***** Supplied text

Tag Archives: baby boomer

Why I’ll Never Retire

Ugh, baby boomers, retirement, selling the business … ouch. Strikes me like “lions, tigers, and bears,” in the Wizard of Oz. Scary.

I’m 61. It was my choice to change my job more than two years ago, so that now instead of managing my company with 45 employees I’m writing, speaking, blogging, and teaching. And I thank God that I had that choice. The company’s better off with a new management team, and I’m better off with a new job. But I worry about the rest of us. Retirement scares the hell out of me.

One of my closest friends retired two years ago. Now he’s bored out of his mind, looking for things to do, and not happy about it.

I’ve seen some successful retirements: it seems to work when they jump from one thing to another, something they like, something they’ve always wanted to do. Golf and fishing, or the equivalent, are rarely enough.

**********

Write out word for word the passage of the retirement post starting with "I’ve seen some" and going on through "are rarely enough.".

***** Data listing

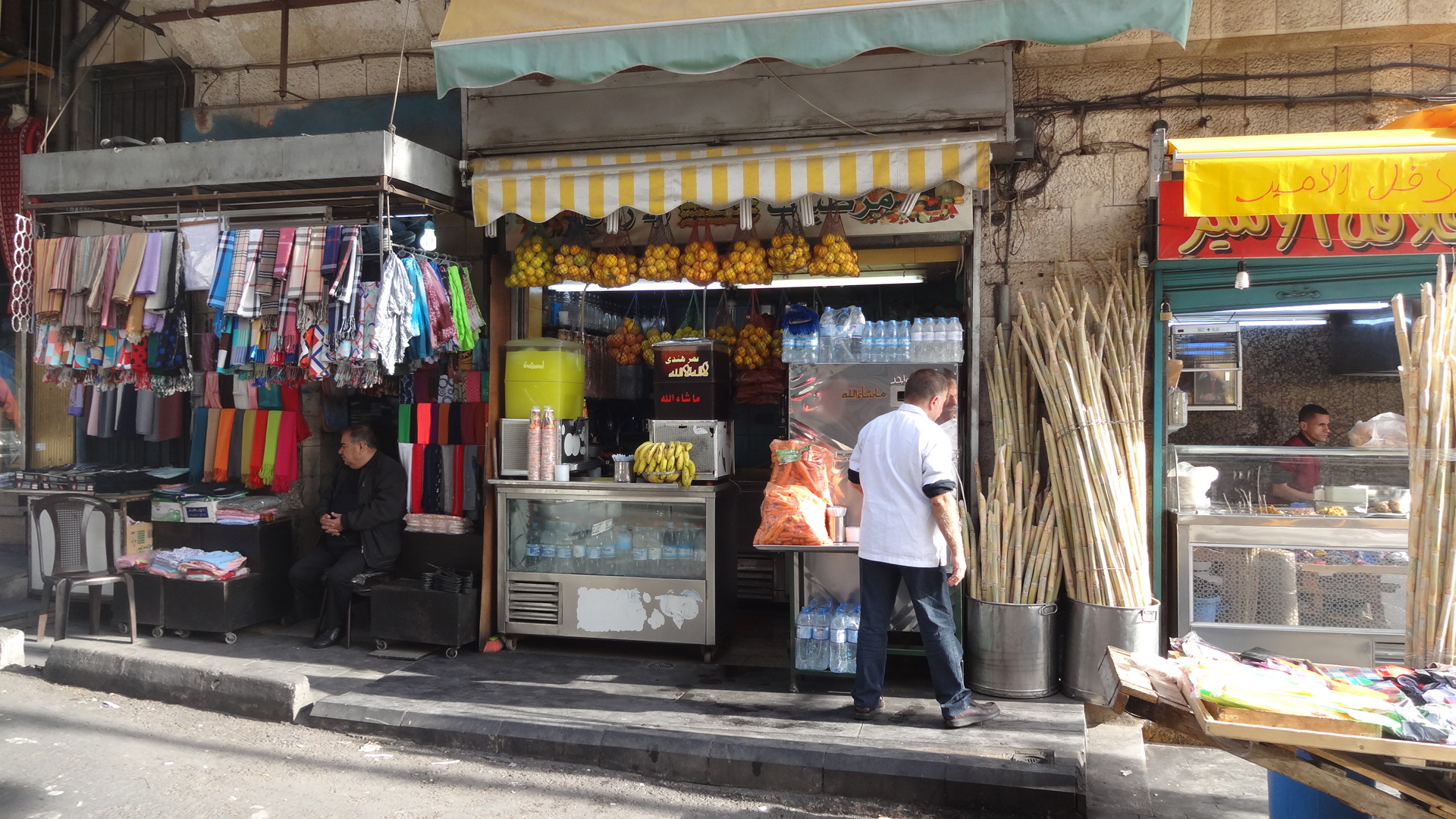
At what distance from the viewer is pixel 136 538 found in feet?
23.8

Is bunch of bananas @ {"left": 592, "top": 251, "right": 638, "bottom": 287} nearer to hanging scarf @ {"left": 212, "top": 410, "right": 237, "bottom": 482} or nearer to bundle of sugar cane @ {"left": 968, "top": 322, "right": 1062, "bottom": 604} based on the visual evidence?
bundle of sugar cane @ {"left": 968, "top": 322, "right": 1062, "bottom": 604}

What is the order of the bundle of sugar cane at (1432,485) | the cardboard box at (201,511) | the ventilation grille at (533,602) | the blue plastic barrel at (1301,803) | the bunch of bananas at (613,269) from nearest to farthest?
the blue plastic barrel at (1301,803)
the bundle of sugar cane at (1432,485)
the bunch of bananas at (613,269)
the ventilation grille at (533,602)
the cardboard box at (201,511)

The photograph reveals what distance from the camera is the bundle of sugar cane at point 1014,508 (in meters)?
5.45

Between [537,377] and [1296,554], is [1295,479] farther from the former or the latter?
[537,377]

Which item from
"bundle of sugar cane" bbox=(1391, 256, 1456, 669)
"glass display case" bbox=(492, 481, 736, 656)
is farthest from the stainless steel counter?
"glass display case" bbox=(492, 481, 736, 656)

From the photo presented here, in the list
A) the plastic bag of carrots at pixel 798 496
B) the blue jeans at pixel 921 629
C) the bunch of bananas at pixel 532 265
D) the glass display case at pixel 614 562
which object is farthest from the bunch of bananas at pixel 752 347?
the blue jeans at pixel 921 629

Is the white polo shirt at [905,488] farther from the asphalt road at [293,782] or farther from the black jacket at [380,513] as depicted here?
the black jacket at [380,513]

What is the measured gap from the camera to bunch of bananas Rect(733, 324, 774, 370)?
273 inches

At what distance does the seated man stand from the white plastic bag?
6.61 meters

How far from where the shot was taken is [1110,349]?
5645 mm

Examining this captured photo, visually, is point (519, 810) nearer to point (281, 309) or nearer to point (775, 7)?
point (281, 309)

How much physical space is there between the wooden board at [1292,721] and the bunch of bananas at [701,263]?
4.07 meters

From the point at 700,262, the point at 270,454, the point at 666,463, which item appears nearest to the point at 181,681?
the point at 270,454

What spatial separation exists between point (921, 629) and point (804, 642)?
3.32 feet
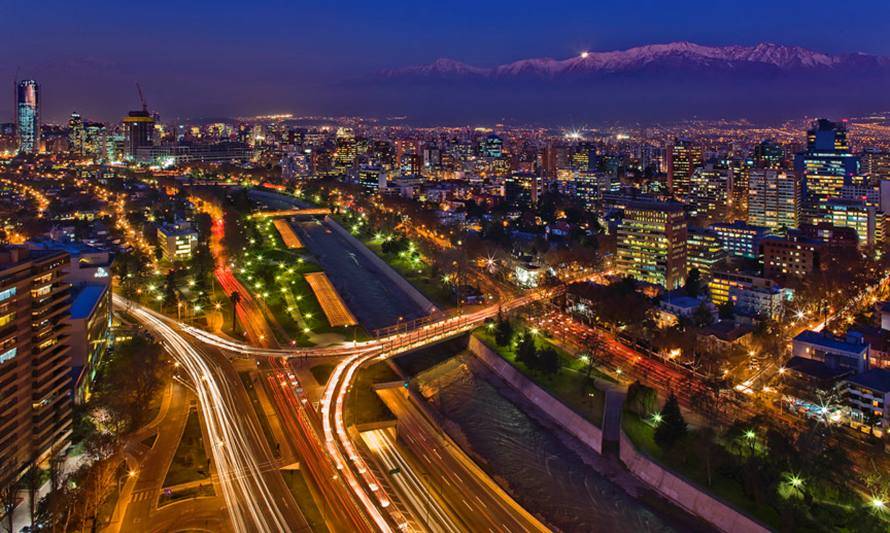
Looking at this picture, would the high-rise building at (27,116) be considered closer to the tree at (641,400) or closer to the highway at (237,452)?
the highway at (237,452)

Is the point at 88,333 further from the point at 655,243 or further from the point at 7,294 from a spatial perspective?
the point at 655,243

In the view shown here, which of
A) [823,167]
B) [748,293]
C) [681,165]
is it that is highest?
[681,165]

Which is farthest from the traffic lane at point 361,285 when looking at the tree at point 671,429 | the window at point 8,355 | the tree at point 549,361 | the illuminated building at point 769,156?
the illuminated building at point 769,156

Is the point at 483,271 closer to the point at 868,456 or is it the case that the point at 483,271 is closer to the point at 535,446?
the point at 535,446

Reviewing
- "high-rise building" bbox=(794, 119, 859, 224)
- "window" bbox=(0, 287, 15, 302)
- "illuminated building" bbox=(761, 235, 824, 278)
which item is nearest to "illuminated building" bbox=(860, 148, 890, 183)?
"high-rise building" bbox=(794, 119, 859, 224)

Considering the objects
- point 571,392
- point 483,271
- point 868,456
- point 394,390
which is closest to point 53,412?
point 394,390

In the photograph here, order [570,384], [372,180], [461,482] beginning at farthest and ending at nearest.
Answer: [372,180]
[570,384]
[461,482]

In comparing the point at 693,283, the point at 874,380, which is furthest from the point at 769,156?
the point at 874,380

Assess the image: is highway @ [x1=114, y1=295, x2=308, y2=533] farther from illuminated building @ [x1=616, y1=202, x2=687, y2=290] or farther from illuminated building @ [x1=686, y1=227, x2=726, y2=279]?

**********

#### [Task solution]
I’ve seen some successful retirements: it seems to work when they jump from one thing to another, something they like, something they’ve always wanted to do. Golf and fishing, or the equivalent, are rarely enough.